Mark Twain's Life and Works
by Gregg Camfield, University of California, Merced
The Mississippi River Valley is not identical with Mark Twain's Mississippi Valley. From a strictly physical point of view, the River has a number of headwaters ranging from the Continental Divide in the West to the Crest of the Appalachians in the East, all of which tend toward the great central channel, which bisects a lowland that ranges from Minnesota in the North to the Gulf of Mexico.
The basin encompasses prairies, deserts, rain forests, coniferous forests, deciduous forests, swamps, mountains, glacial moraines, and climates ranging from the deep winters of Montana, North Dakota and Minnesota, to the nearly tropical climate of Southern Louisiana. There is natural diversity enough to capture the interest of science, and any number of geographical resources can describe the physical reality of the Mississippi Basin.

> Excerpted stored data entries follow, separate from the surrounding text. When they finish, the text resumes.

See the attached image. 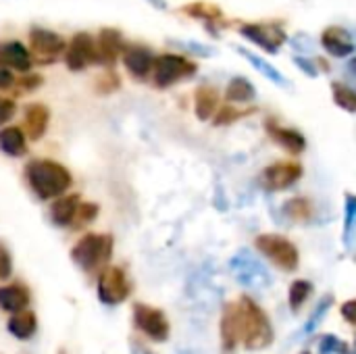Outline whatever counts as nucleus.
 Masks as SVG:
<instances>
[{"mask_svg":"<svg viewBox=\"0 0 356 354\" xmlns=\"http://www.w3.org/2000/svg\"><path fill=\"white\" fill-rule=\"evenodd\" d=\"M33 61L29 50L21 42H0V67L15 69L21 73H27L31 69Z\"/></svg>","mask_w":356,"mask_h":354,"instance_id":"obj_18","label":"nucleus"},{"mask_svg":"<svg viewBox=\"0 0 356 354\" xmlns=\"http://www.w3.org/2000/svg\"><path fill=\"white\" fill-rule=\"evenodd\" d=\"M65 63L71 71H83L88 65L96 63V44L90 33L79 31L71 38L65 48Z\"/></svg>","mask_w":356,"mask_h":354,"instance_id":"obj_12","label":"nucleus"},{"mask_svg":"<svg viewBox=\"0 0 356 354\" xmlns=\"http://www.w3.org/2000/svg\"><path fill=\"white\" fill-rule=\"evenodd\" d=\"M294 63L309 75V77H317L319 75V71H317V65L313 63V61H307V58H302V56H296L294 58Z\"/></svg>","mask_w":356,"mask_h":354,"instance_id":"obj_41","label":"nucleus"},{"mask_svg":"<svg viewBox=\"0 0 356 354\" xmlns=\"http://www.w3.org/2000/svg\"><path fill=\"white\" fill-rule=\"evenodd\" d=\"M98 213H100V207L96 202H79L77 209H75V213H73V219H71V225L69 227L81 230L88 223H92L98 217Z\"/></svg>","mask_w":356,"mask_h":354,"instance_id":"obj_30","label":"nucleus"},{"mask_svg":"<svg viewBox=\"0 0 356 354\" xmlns=\"http://www.w3.org/2000/svg\"><path fill=\"white\" fill-rule=\"evenodd\" d=\"M355 217H356V200L353 194L346 196V227H344V242L350 248L353 242V230H355Z\"/></svg>","mask_w":356,"mask_h":354,"instance_id":"obj_36","label":"nucleus"},{"mask_svg":"<svg viewBox=\"0 0 356 354\" xmlns=\"http://www.w3.org/2000/svg\"><path fill=\"white\" fill-rule=\"evenodd\" d=\"M332 305H334V296H332V294H325V296L317 303V307L313 309V313H311V317L307 319L305 328L294 336V340H296V338H309L311 334H315V332H317V328L323 323L325 315L330 313Z\"/></svg>","mask_w":356,"mask_h":354,"instance_id":"obj_26","label":"nucleus"},{"mask_svg":"<svg viewBox=\"0 0 356 354\" xmlns=\"http://www.w3.org/2000/svg\"><path fill=\"white\" fill-rule=\"evenodd\" d=\"M254 98H257V90L246 77H234L227 83V90H225V100L227 102L242 106V104H250Z\"/></svg>","mask_w":356,"mask_h":354,"instance_id":"obj_25","label":"nucleus"},{"mask_svg":"<svg viewBox=\"0 0 356 354\" xmlns=\"http://www.w3.org/2000/svg\"><path fill=\"white\" fill-rule=\"evenodd\" d=\"M186 15L194 17V19H200V21H207V23H219L223 19V13L219 6L211 4V2H194V4H186L181 8Z\"/></svg>","mask_w":356,"mask_h":354,"instance_id":"obj_28","label":"nucleus"},{"mask_svg":"<svg viewBox=\"0 0 356 354\" xmlns=\"http://www.w3.org/2000/svg\"><path fill=\"white\" fill-rule=\"evenodd\" d=\"M265 129H267L269 138H271L275 144H280L284 150H288L290 154H302V152H305L307 140H305V136H302L300 131H296V129H292V127H284V125H280V123L273 121V119H267Z\"/></svg>","mask_w":356,"mask_h":354,"instance_id":"obj_17","label":"nucleus"},{"mask_svg":"<svg viewBox=\"0 0 356 354\" xmlns=\"http://www.w3.org/2000/svg\"><path fill=\"white\" fill-rule=\"evenodd\" d=\"M13 273V259H10V252L8 248L0 242V280H8Z\"/></svg>","mask_w":356,"mask_h":354,"instance_id":"obj_37","label":"nucleus"},{"mask_svg":"<svg viewBox=\"0 0 356 354\" xmlns=\"http://www.w3.org/2000/svg\"><path fill=\"white\" fill-rule=\"evenodd\" d=\"M319 354H353V348L338 336L325 334L319 342Z\"/></svg>","mask_w":356,"mask_h":354,"instance_id":"obj_34","label":"nucleus"},{"mask_svg":"<svg viewBox=\"0 0 356 354\" xmlns=\"http://www.w3.org/2000/svg\"><path fill=\"white\" fill-rule=\"evenodd\" d=\"M196 69L198 67L181 54H161V56H154L150 73L154 75V86L165 90L186 77H192Z\"/></svg>","mask_w":356,"mask_h":354,"instance_id":"obj_6","label":"nucleus"},{"mask_svg":"<svg viewBox=\"0 0 356 354\" xmlns=\"http://www.w3.org/2000/svg\"><path fill=\"white\" fill-rule=\"evenodd\" d=\"M254 246L265 259H269L282 271L292 273L300 265V252H298L296 244L280 234H261L254 240Z\"/></svg>","mask_w":356,"mask_h":354,"instance_id":"obj_4","label":"nucleus"},{"mask_svg":"<svg viewBox=\"0 0 356 354\" xmlns=\"http://www.w3.org/2000/svg\"><path fill=\"white\" fill-rule=\"evenodd\" d=\"M340 313H342V317L346 319V323L355 325L356 323V300H348V303H344V305L340 307Z\"/></svg>","mask_w":356,"mask_h":354,"instance_id":"obj_40","label":"nucleus"},{"mask_svg":"<svg viewBox=\"0 0 356 354\" xmlns=\"http://www.w3.org/2000/svg\"><path fill=\"white\" fill-rule=\"evenodd\" d=\"M134 325L152 342H167L171 334L167 315L161 309L144 305V303L134 305Z\"/></svg>","mask_w":356,"mask_h":354,"instance_id":"obj_7","label":"nucleus"},{"mask_svg":"<svg viewBox=\"0 0 356 354\" xmlns=\"http://www.w3.org/2000/svg\"><path fill=\"white\" fill-rule=\"evenodd\" d=\"M54 202L50 204V221L56 227H69L73 213L79 204V196L77 194H69V196H56L52 198Z\"/></svg>","mask_w":356,"mask_h":354,"instance_id":"obj_22","label":"nucleus"},{"mask_svg":"<svg viewBox=\"0 0 356 354\" xmlns=\"http://www.w3.org/2000/svg\"><path fill=\"white\" fill-rule=\"evenodd\" d=\"M29 290L21 284H8L0 288V309L4 313H19L29 307Z\"/></svg>","mask_w":356,"mask_h":354,"instance_id":"obj_20","label":"nucleus"},{"mask_svg":"<svg viewBox=\"0 0 356 354\" xmlns=\"http://www.w3.org/2000/svg\"><path fill=\"white\" fill-rule=\"evenodd\" d=\"M302 177V165L292 161H277L263 171V186L271 192H282L294 186Z\"/></svg>","mask_w":356,"mask_h":354,"instance_id":"obj_11","label":"nucleus"},{"mask_svg":"<svg viewBox=\"0 0 356 354\" xmlns=\"http://www.w3.org/2000/svg\"><path fill=\"white\" fill-rule=\"evenodd\" d=\"M313 294V284L307 282V280H296L292 282L290 286V292H288V303H290V309L294 313H298L302 309V305L311 298Z\"/></svg>","mask_w":356,"mask_h":354,"instance_id":"obj_29","label":"nucleus"},{"mask_svg":"<svg viewBox=\"0 0 356 354\" xmlns=\"http://www.w3.org/2000/svg\"><path fill=\"white\" fill-rule=\"evenodd\" d=\"M238 52L250 63V65H254L257 67V71L259 73H263L269 81H273V83H277V86H288V79L273 67V65H269L263 56H257V54H252L250 50H246V48H238Z\"/></svg>","mask_w":356,"mask_h":354,"instance_id":"obj_27","label":"nucleus"},{"mask_svg":"<svg viewBox=\"0 0 356 354\" xmlns=\"http://www.w3.org/2000/svg\"><path fill=\"white\" fill-rule=\"evenodd\" d=\"M300 354H311V351H302V353Z\"/></svg>","mask_w":356,"mask_h":354,"instance_id":"obj_45","label":"nucleus"},{"mask_svg":"<svg viewBox=\"0 0 356 354\" xmlns=\"http://www.w3.org/2000/svg\"><path fill=\"white\" fill-rule=\"evenodd\" d=\"M131 294V284L121 267H104L98 277V298L102 305L115 307L127 300Z\"/></svg>","mask_w":356,"mask_h":354,"instance_id":"obj_8","label":"nucleus"},{"mask_svg":"<svg viewBox=\"0 0 356 354\" xmlns=\"http://www.w3.org/2000/svg\"><path fill=\"white\" fill-rule=\"evenodd\" d=\"M242 342V313L240 305L227 303L221 313V348L225 354H232Z\"/></svg>","mask_w":356,"mask_h":354,"instance_id":"obj_13","label":"nucleus"},{"mask_svg":"<svg viewBox=\"0 0 356 354\" xmlns=\"http://www.w3.org/2000/svg\"><path fill=\"white\" fill-rule=\"evenodd\" d=\"M17 113V104L10 98H0V125L8 123Z\"/></svg>","mask_w":356,"mask_h":354,"instance_id":"obj_38","label":"nucleus"},{"mask_svg":"<svg viewBox=\"0 0 356 354\" xmlns=\"http://www.w3.org/2000/svg\"><path fill=\"white\" fill-rule=\"evenodd\" d=\"M13 83H15V77H13L10 69H6V67H0V90H6V88H10Z\"/></svg>","mask_w":356,"mask_h":354,"instance_id":"obj_43","label":"nucleus"},{"mask_svg":"<svg viewBox=\"0 0 356 354\" xmlns=\"http://www.w3.org/2000/svg\"><path fill=\"white\" fill-rule=\"evenodd\" d=\"M219 108V92L211 86H198L194 92V113L200 121H207Z\"/></svg>","mask_w":356,"mask_h":354,"instance_id":"obj_23","label":"nucleus"},{"mask_svg":"<svg viewBox=\"0 0 356 354\" xmlns=\"http://www.w3.org/2000/svg\"><path fill=\"white\" fill-rule=\"evenodd\" d=\"M240 33L257 44L259 48L267 50V52H277L284 44H286V31L277 25V23H244L240 27Z\"/></svg>","mask_w":356,"mask_h":354,"instance_id":"obj_10","label":"nucleus"},{"mask_svg":"<svg viewBox=\"0 0 356 354\" xmlns=\"http://www.w3.org/2000/svg\"><path fill=\"white\" fill-rule=\"evenodd\" d=\"M50 123V111L42 102H33L25 106V121H23V134L29 140H40Z\"/></svg>","mask_w":356,"mask_h":354,"instance_id":"obj_19","label":"nucleus"},{"mask_svg":"<svg viewBox=\"0 0 356 354\" xmlns=\"http://www.w3.org/2000/svg\"><path fill=\"white\" fill-rule=\"evenodd\" d=\"M229 269H232L234 277L238 280V284L248 290L261 292V290H267L273 282L269 271L259 263V259L250 250H240L229 261Z\"/></svg>","mask_w":356,"mask_h":354,"instance_id":"obj_5","label":"nucleus"},{"mask_svg":"<svg viewBox=\"0 0 356 354\" xmlns=\"http://www.w3.org/2000/svg\"><path fill=\"white\" fill-rule=\"evenodd\" d=\"M284 213L292 221H309L313 215V207L307 198H292L284 204Z\"/></svg>","mask_w":356,"mask_h":354,"instance_id":"obj_31","label":"nucleus"},{"mask_svg":"<svg viewBox=\"0 0 356 354\" xmlns=\"http://www.w3.org/2000/svg\"><path fill=\"white\" fill-rule=\"evenodd\" d=\"M6 330L10 336H15L17 340H29L35 336L38 332V319H35V313L33 311H19V313H13V317L8 319L6 323Z\"/></svg>","mask_w":356,"mask_h":354,"instance_id":"obj_21","label":"nucleus"},{"mask_svg":"<svg viewBox=\"0 0 356 354\" xmlns=\"http://www.w3.org/2000/svg\"><path fill=\"white\" fill-rule=\"evenodd\" d=\"M40 83H42V75L29 73V71H27V75H25L23 79H19L21 92H31V90H35V88H38Z\"/></svg>","mask_w":356,"mask_h":354,"instance_id":"obj_39","label":"nucleus"},{"mask_svg":"<svg viewBox=\"0 0 356 354\" xmlns=\"http://www.w3.org/2000/svg\"><path fill=\"white\" fill-rule=\"evenodd\" d=\"M321 44L323 48L336 56V58H346L355 52V40L353 33L340 25H330L327 29H323L321 33Z\"/></svg>","mask_w":356,"mask_h":354,"instance_id":"obj_15","label":"nucleus"},{"mask_svg":"<svg viewBox=\"0 0 356 354\" xmlns=\"http://www.w3.org/2000/svg\"><path fill=\"white\" fill-rule=\"evenodd\" d=\"M113 257V236L108 234H86L71 248V261L86 273L104 269Z\"/></svg>","mask_w":356,"mask_h":354,"instance_id":"obj_3","label":"nucleus"},{"mask_svg":"<svg viewBox=\"0 0 356 354\" xmlns=\"http://www.w3.org/2000/svg\"><path fill=\"white\" fill-rule=\"evenodd\" d=\"M129 353L131 354H156L152 353L142 340H138V338H129Z\"/></svg>","mask_w":356,"mask_h":354,"instance_id":"obj_42","label":"nucleus"},{"mask_svg":"<svg viewBox=\"0 0 356 354\" xmlns=\"http://www.w3.org/2000/svg\"><path fill=\"white\" fill-rule=\"evenodd\" d=\"M94 44H96V63L106 65V67H113L115 61L123 52V35L115 27L100 29L98 42H94Z\"/></svg>","mask_w":356,"mask_h":354,"instance_id":"obj_14","label":"nucleus"},{"mask_svg":"<svg viewBox=\"0 0 356 354\" xmlns=\"http://www.w3.org/2000/svg\"><path fill=\"white\" fill-rule=\"evenodd\" d=\"M58 354H67V353H65V351H60V353H58Z\"/></svg>","mask_w":356,"mask_h":354,"instance_id":"obj_46","label":"nucleus"},{"mask_svg":"<svg viewBox=\"0 0 356 354\" xmlns=\"http://www.w3.org/2000/svg\"><path fill=\"white\" fill-rule=\"evenodd\" d=\"M332 94H334V100L338 106H342L344 111L348 113H355L356 111V94L355 90L346 83H340V81H334L332 83Z\"/></svg>","mask_w":356,"mask_h":354,"instance_id":"obj_32","label":"nucleus"},{"mask_svg":"<svg viewBox=\"0 0 356 354\" xmlns=\"http://www.w3.org/2000/svg\"><path fill=\"white\" fill-rule=\"evenodd\" d=\"M25 177L29 188L40 200H52L56 196H63L73 184L69 169L50 159L29 161L25 167Z\"/></svg>","mask_w":356,"mask_h":354,"instance_id":"obj_1","label":"nucleus"},{"mask_svg":"<svg viewBox=\"0 0 356 354\" xmlns=\"http://www.w3.org/2000/svg\"><path fill=\"white\" fill-rule=\"evenodd\" d=\"M150 4L156 6V8H167V2L165 0H150Z\"/></svg>","mask_w":356,"mask_h":354,"instance_id":"obj_44","label":"nucleus"},{"mask_svg":"<svg viewBox=\"0 0 356 354\" xmlns=\"http://www.w3.org/2000/svg\"><path fill=\"white\" fill-rule=\"evenodd\" d=\"M238 305H240V313H242V344H244V348L250 353L269 348L275 340V334H273V325H271L267 313L250 296H242L238 300Z\"/></svg>","mask_w":356,"mask_h":354,"instance_id":"obj_2","label":"nucleus"},{"mask_svg":"<svg viewBox=\"0 0 356 354\" xmlns=\"http://www.w3.org/2000/svg\"><path fill=\"white\" fill-rule=\"evenodd\" d=\"M215 113H217V115H215V125L221 127V125H229V123H234V121H238V119H242V117H248L250 113H254V108L242 111V108H238V104L227 102V104H223V108H219V111H215Z\"/></svg>","mask_w":356,"mask_h":354,"instance_id":"obj_33","label":"nucleus"},{"mask_svg":"<svg viewBox=\"0 0 356 354\" xmlns=\"http://www.w3.org/2000/svg\"><path fill=\"white\" fill-rule=\"evenodd\" d=\"M29 48L31 61H38L40 65H50L60 56V52H65V40L56 31L33 27L29 31Z\"/></svg>","mask_w":356,"mask_h":354,"instance_id":"obj_9","label":"nucleus"},{"mask_svg":"<svg viewBox=\"0 0 356 354\" xmlns=\"http://www.w3.org/2000/svg\"><path fill=\"white\" fill-rule=\"evenodd\" d=\"M0 150L8 156H23L27 152V138L21 127H4L0 129Z\"/></svg>","mask_w":356,"mask_h":354,"instance_id":"obj_24","label":"nucleus"},{"mask_svg":"<svg viewBox=\"0 0 356 354\" xmlns=\"http://www.w3.org/2000/svg\"><path fill=\"white\" fill-rule=\"evenodd\" d=\"M123 65L127 69V73L136 79H144L150 71H152V63H154V54L146 48V46H138L131 44L127 48H123L121 52Z\"/></svg>","mask_w":356,"mask_h":354,"instance_id":"obj_16","label":"nucleus"},{"mask_svg":"<svg viewBox=\"0 0 356 354\" xmlns=\"http://www.w3.org/2000/svg\"><path fill=\"white\" fill-rule=\"evenodd\" d=\"M119 86H121V79H119V75H117L111 67L104 69V71L96 77V92H98V94H113V92L119 90Z\"/></svg>","mask_w":356,"mask_h":354,"instance_id":"obj_35","label":"nucleus"}]
</instances>
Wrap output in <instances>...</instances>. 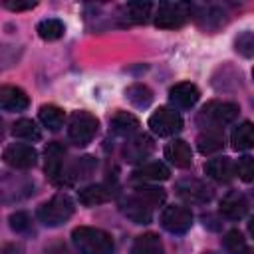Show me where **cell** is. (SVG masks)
<instances>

But Mark Twain's Mississippi is a human place, where the physical environment symbolized both a personal and a national history, where nature appeared alternately as a nurturing parent or as indifferent testing ground, where the river manifested either the flow of virtue or repository of vice, where human ingenuity found a fitting adversary and collaborator, where the water carried a commerce that promised wealth and threatened poverty, where one's ability to read signs meant all the difference between success and failure–which all too often meant annihilation. And while Mark Twain may be our best known artist of the river's human meaning, his was but one voice in a chorus that, to this day, sees a symbolic quality in “America's Heartland.” When Twain came to our world in it, it was still America's frontier, an equally evocative, though quite different symbolic place.